This is all good and scriptural perhaps, but maybe what has actually stopped you from finishing AbstractBusiness already is the perception that the data of BusinessX can be essentially different from that of BusinessY, so that it is impossible to devise a single set of polymorphic methods that is necessary and sufficient to manage both.
If this is the case, it tells you that businesses cannot all be managed through a single abstract interface.

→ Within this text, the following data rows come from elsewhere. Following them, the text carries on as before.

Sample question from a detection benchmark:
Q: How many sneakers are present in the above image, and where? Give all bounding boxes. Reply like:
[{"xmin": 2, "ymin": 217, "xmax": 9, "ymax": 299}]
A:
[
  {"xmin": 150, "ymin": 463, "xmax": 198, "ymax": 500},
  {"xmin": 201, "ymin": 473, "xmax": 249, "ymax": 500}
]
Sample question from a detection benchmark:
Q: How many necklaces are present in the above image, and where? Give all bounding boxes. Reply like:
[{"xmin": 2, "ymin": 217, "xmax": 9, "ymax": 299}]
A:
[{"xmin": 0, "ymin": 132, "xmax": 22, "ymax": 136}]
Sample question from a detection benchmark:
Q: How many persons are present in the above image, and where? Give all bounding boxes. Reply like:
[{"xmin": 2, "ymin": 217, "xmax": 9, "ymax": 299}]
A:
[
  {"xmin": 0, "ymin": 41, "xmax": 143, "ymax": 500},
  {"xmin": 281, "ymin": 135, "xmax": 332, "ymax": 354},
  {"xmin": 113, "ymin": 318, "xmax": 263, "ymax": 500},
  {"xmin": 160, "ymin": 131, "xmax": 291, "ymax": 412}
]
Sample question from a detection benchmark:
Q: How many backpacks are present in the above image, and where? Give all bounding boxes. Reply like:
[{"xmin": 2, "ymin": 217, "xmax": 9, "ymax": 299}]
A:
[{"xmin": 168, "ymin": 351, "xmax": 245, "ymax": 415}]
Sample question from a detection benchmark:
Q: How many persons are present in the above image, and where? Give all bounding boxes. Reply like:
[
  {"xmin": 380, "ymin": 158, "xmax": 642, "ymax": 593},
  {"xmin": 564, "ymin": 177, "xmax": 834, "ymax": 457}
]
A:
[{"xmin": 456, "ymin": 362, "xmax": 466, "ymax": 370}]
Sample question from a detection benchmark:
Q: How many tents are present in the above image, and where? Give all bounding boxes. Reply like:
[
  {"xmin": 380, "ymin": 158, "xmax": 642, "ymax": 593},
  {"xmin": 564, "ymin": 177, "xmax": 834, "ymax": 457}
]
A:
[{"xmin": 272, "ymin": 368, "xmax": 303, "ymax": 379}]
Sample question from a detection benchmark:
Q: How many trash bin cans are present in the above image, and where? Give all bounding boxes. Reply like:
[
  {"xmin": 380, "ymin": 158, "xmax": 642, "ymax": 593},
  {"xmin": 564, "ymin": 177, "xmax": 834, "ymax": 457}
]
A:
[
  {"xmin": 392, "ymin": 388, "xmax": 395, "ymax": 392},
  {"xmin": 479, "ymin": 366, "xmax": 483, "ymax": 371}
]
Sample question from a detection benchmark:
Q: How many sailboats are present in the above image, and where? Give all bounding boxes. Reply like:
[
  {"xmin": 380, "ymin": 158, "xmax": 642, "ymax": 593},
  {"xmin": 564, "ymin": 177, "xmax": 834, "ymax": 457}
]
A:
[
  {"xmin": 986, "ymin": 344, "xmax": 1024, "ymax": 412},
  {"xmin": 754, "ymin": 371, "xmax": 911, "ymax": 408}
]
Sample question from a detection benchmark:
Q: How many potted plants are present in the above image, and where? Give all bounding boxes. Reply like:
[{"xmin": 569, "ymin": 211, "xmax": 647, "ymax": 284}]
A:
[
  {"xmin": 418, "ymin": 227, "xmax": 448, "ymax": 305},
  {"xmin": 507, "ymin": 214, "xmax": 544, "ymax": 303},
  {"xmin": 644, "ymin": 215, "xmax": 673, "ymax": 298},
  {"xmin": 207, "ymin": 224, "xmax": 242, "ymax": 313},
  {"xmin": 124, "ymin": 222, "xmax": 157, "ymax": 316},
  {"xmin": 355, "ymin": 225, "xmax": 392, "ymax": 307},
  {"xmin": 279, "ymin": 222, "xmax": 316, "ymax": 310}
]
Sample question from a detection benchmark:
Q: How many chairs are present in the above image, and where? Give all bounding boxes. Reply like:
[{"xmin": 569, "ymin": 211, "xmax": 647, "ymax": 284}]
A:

AbstractBusiness can't be fully fit for that purpose and, if it has a role, its role can only be to manage polymorphic objects that represent more specialized abstractions, BusinessTypeX, BusinessTypeY, etc., within each of which the variety, if any, of concrete types can be accommodated by a single polymorphic interface.
AbstractBusiness will then present only the interface that is shared
by all businesses. It will have no result() at all and a caller who obtains a pointer to AbstractBusiness with the intention of doing something with
with the thing returned by BusinessTypeX::result() will proceed by dynamically casting the source pointer to BusinessTypeX *, and calling result() through the target pointer only if its not null.
We still do not know what is the motivation of AbstractBusiness. We've just pursued the fairly plausible thought that you have "textbook" ambitions for it - Plan A - and have either failed to realize that you just haven't finished it, or you have grasped that the diversity of the data you're dealing with prevents you from finishing it per Plan A, and don't have a Plan B. Plan B is: Deepen the polymorphic hierarchy and use dynamic_cast<LowerType *>(HigherType *) to secure safe access to the LowerType interface when it outruns the HigherType one. [1]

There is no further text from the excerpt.